As séries de true crimes parecem estar chegando com toda força na produção audiovisual brasileira. Depois de a Globoplay lançar a ótima O Caso Evandro, agora foi a vez da Netflix investir mais uma vez pesado neste gênero com Elize Matsunaga: Era uma vez um crime – que conta, obviamente, o assassinato de Marcos Matsunaga, herdeiro da Yoki, pela sua mulher, Elize, em 2012.
Mas é claro que não se trata apenas de um crime passional (razoavelmente comum) protagonizado por uma mulher (algo mais incomum). Há detalhes na história que fizeram com que ela se perpetuasse no imaginário nos brasileiros. O primeiro são as ocorrências após da morte de Marcos, com um tiro no rosto: Elize decepou os pedaços do corpo do marido e os espalhou em uma estrada. A sordidez do caso, portanto, ajudou a incitar a curiosidade em torno dela.

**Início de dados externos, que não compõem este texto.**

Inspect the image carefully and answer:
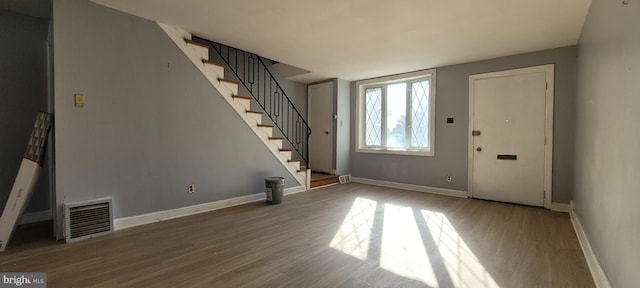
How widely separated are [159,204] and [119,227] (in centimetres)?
46

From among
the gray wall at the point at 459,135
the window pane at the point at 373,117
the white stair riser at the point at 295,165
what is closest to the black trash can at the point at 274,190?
the white stair riser at the point at 295,165

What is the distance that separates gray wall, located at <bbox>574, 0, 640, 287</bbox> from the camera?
1430mm

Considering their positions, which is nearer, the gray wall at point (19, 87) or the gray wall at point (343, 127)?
the gray wall at point (19, 87)

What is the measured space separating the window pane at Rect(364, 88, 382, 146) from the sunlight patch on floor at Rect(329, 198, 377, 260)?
7.40 feet

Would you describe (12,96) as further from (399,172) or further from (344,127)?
(399,172)

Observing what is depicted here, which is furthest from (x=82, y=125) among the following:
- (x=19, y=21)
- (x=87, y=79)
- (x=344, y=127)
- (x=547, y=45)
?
(x=547, y=45)

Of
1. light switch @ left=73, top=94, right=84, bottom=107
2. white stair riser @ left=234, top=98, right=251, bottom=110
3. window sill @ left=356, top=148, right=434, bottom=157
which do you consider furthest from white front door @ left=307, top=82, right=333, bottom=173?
light switch @ left=73, top=94, right=84, bottom=107

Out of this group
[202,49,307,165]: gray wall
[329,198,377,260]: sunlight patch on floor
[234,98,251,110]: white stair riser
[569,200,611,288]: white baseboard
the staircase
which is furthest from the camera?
[202,49,307,165]: gray wall

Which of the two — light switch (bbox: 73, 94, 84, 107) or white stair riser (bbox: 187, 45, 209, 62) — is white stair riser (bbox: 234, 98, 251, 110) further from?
light switch (bbox: 73, 94, 84, 107)

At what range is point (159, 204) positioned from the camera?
3340mm

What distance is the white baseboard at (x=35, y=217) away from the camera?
126 inches

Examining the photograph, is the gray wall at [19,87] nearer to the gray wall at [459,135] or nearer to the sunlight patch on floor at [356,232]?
the sunlight patch on floor at [356,232]

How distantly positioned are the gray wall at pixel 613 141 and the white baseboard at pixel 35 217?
5435 mm

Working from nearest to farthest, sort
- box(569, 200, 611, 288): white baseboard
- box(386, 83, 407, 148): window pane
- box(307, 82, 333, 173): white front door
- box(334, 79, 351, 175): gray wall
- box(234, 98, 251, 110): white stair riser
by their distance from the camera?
box(569, 200, 611, 288): white baseboard, box(234, 98, 251, 110): white stair riser, box(386, 83, 407, 148): window pane, box(334, 79, 351, 175): gray wall, box(307, 82, 333, 173): white front door
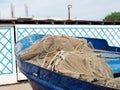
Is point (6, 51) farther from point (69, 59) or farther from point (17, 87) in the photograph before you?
point (69, 59)

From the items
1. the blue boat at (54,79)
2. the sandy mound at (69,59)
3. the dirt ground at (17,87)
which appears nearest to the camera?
the blue boat at (54,79)

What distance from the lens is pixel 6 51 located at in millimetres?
7781

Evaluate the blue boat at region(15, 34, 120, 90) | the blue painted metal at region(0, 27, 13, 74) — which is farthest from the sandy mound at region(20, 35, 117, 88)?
the blue painted metal at region(0, 27, 13, 74)

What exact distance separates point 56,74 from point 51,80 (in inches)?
8.3

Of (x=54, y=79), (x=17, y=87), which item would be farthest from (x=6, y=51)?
(x=54, y=79)

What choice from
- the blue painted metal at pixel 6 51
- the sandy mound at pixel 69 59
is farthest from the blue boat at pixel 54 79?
the blue painted metal at pixel 6 51

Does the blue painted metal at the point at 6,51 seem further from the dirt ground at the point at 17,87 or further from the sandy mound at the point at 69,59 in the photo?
the sandy mound at the point at 69,59

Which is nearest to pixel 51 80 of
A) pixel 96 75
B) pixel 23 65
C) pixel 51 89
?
pixel 51 89

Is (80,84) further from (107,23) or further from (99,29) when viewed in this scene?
(107,23)

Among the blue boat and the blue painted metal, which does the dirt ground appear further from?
the blue boat

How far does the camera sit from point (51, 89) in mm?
3984

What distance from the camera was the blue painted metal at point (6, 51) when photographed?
25.3 feet

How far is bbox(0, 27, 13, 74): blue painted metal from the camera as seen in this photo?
7703mm

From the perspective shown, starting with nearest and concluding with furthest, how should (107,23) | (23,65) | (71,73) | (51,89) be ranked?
(71,73) → (51,89) → (23,65) → (107,23)
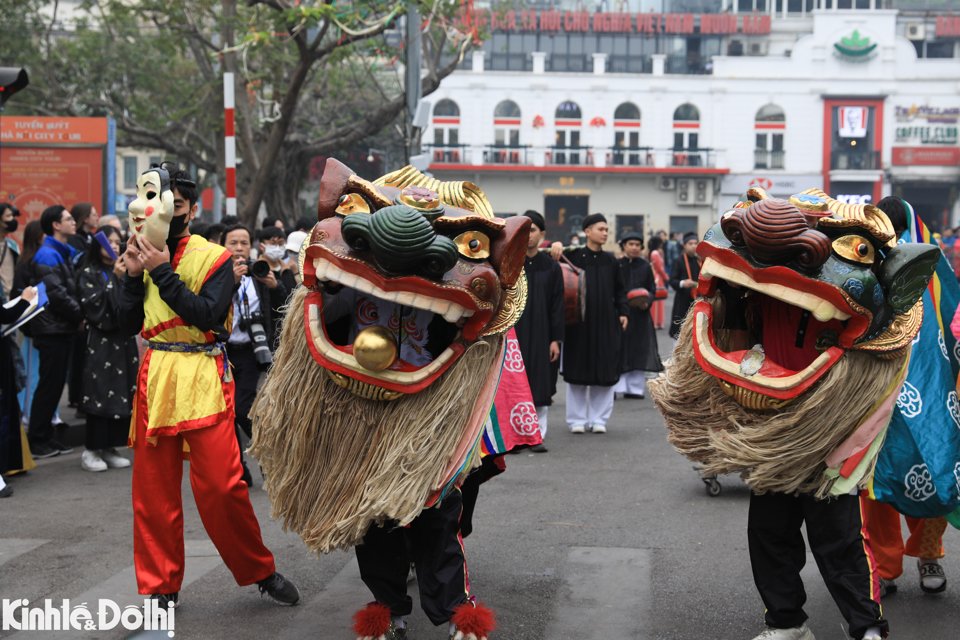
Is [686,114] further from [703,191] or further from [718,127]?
[703,191]

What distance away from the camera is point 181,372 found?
376 cm

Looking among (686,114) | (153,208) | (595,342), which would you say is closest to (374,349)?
(153,208)

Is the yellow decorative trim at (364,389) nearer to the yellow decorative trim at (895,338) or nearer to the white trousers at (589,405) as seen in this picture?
the yellow decorative trim at (895,338)

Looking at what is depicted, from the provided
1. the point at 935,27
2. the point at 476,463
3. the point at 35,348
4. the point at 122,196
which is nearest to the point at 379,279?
the point at 476,463

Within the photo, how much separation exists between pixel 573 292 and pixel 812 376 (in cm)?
456

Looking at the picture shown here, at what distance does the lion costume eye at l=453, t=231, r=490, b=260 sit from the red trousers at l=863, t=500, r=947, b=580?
6.56 ft

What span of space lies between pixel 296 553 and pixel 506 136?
3654cm

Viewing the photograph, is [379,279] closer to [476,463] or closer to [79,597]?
[476,463]

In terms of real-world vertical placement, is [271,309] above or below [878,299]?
below

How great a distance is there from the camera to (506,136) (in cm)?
4016

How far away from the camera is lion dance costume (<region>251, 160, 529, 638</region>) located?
316 centimetres

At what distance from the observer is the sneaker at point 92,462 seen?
6738mm

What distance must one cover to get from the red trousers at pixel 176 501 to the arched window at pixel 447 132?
3671 centimetres

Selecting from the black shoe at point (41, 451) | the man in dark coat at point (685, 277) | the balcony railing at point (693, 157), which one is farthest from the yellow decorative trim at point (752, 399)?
the balcony railing at point (693, 157)
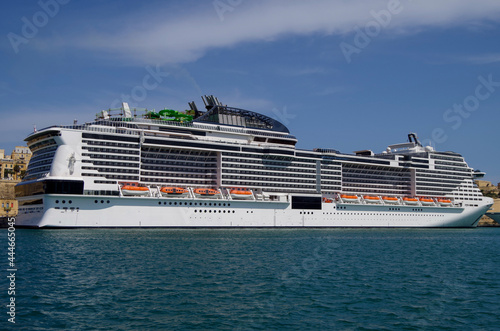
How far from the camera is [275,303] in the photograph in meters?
23.2

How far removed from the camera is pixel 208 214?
2869 inches

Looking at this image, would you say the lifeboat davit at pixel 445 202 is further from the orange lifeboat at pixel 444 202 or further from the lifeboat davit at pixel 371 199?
the lifeboat davit at pixel 371 199

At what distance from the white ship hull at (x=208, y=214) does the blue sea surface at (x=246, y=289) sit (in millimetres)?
19390

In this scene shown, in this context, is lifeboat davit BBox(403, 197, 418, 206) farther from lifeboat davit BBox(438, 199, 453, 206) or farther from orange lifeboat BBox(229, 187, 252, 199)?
orange lifeboat BBox(229, 187, 252, 199)

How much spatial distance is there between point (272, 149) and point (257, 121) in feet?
24.7

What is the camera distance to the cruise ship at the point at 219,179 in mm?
65500

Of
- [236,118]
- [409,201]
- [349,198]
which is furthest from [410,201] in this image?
[236,118]

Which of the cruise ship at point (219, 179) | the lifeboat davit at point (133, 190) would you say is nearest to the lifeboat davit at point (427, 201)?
the cruise ship at point (219, 179)

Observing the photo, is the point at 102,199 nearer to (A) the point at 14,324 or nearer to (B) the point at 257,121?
(B) the point at 257,121

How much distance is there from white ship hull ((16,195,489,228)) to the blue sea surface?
63.6 feet

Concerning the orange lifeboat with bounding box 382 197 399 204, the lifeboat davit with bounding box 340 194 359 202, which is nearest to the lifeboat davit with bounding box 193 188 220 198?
the lifeboat davit with bounding box 340 194 359 202

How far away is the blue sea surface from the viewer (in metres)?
20.2

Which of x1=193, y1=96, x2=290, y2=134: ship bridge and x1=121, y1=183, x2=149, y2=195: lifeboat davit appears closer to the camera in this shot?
x1=121, y1=183, x2=149, y2=195: lifeboat davit

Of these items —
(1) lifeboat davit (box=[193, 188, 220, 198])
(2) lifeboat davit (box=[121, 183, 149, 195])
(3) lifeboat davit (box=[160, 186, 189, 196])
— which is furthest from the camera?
(1) lifeboat davit (box=[193, 188, 220, 198])
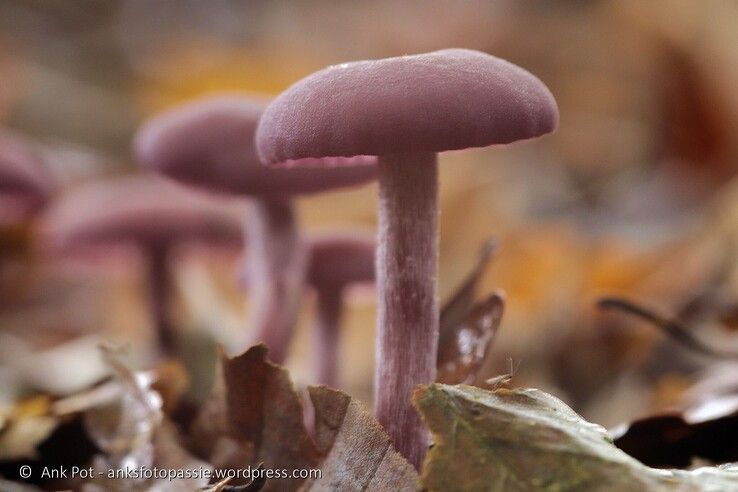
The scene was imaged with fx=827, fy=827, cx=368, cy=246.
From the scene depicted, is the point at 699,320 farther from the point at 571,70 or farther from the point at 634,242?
the point at 571,70

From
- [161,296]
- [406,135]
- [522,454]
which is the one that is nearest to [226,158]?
[406,135]

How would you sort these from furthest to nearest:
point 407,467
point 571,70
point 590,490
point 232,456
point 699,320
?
point 571,70, point 699,320, point 232,456, point 407,467, point 590,490

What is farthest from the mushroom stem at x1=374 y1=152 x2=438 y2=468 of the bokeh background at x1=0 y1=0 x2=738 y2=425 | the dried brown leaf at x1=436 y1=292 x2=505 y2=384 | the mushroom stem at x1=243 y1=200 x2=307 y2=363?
the mushroom stem at x1=243 y1=200 x2=307 y2=363

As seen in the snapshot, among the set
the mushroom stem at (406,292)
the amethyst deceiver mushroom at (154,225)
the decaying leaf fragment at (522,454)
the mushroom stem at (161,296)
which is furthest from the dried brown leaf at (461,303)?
the mushroom stem at (161,296)

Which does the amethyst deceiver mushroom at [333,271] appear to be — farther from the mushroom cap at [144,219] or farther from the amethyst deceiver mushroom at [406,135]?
the amethyst deceiver mushroom at [406,135]

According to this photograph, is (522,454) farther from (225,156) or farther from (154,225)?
(154,225)

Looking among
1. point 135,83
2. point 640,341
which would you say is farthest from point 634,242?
point 135,83
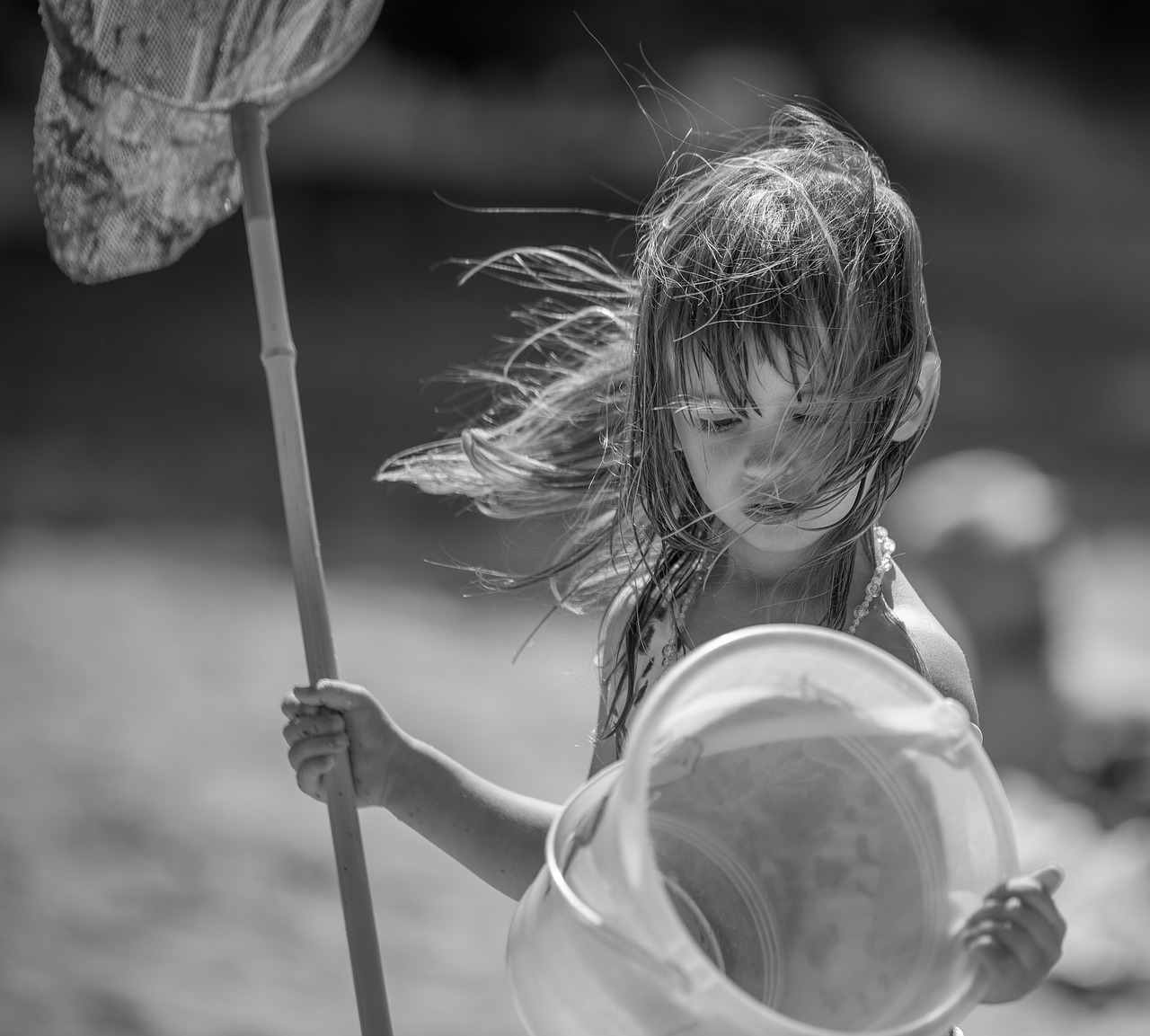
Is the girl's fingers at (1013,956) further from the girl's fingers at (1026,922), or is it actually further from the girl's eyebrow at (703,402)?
the girl's eyebrow at (703,402)

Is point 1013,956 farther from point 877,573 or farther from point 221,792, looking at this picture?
point 221,792

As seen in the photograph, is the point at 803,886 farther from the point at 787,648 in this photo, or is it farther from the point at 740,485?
the point at 740,485

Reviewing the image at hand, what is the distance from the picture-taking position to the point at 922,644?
1071mm

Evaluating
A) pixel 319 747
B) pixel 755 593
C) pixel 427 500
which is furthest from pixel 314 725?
pixel 427 500

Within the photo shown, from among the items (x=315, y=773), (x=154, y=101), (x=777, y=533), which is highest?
(x=154, y=101)

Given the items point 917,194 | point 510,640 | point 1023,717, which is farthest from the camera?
point 917,194

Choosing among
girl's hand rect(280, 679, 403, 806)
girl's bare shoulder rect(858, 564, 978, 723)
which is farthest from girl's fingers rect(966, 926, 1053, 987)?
girl's hand rect(280, 679, 403, 806)

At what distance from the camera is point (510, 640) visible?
Answer: 3.72 metres

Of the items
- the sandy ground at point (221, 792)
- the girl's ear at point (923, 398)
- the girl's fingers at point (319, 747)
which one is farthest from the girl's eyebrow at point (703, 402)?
the sandy ground at point (221, 792)

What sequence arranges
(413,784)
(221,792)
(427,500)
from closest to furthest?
(413,784)
(221,792)
(427,500)

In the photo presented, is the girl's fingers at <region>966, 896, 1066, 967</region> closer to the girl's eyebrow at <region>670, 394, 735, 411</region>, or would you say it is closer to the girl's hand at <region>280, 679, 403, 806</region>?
the girl's eyebrow at <region>670, 394, 735, 411</region>

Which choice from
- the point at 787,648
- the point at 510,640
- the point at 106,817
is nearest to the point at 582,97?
the point at 510,640

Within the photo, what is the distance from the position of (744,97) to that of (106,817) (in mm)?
5421

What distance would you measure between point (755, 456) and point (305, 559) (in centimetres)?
37
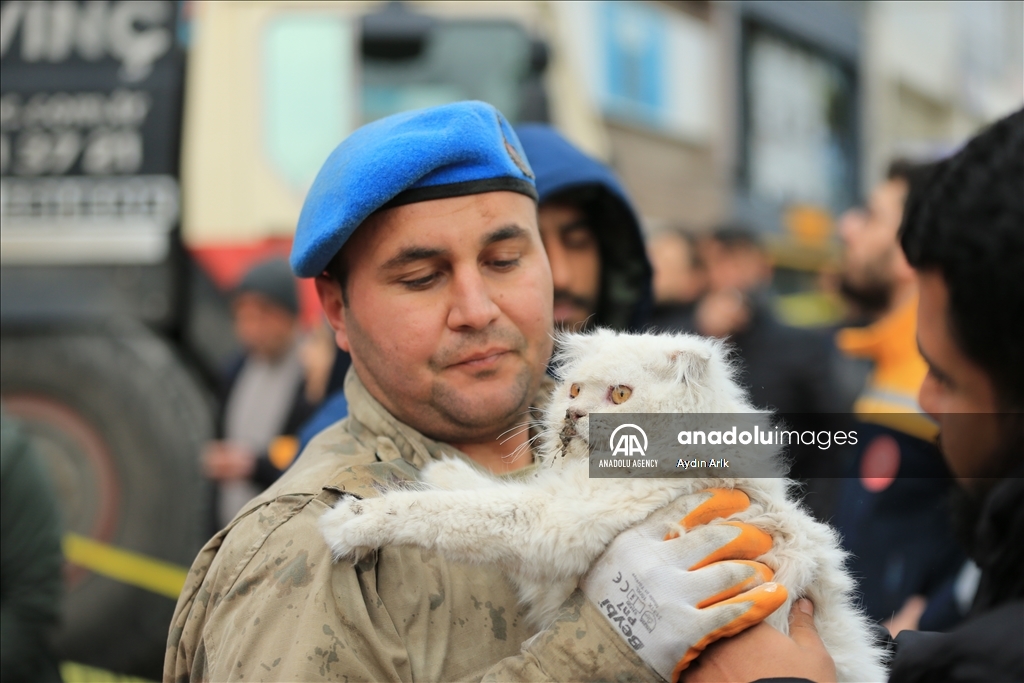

O segundo ponto é o passado de Elize. Logo após o assassinato, os veículos de jornalismo levantaram a informação de que ela foi garota de programa – e foi desta forma que o casal teria se conhecido. O motivo principal do crime foi que Elize descobriu que Marcos estava saindo com prostitutas. Todas estas informações ajudaram a fortalecer uma ideia de “conto de fada maldito” (é daqui que parece ter surgido o “era uma vez” do subtítulo): um homem, seduzido por uma mulher fatal, oferece a ela uma vida de princesa, mas o sonho acaba se virando contra ele.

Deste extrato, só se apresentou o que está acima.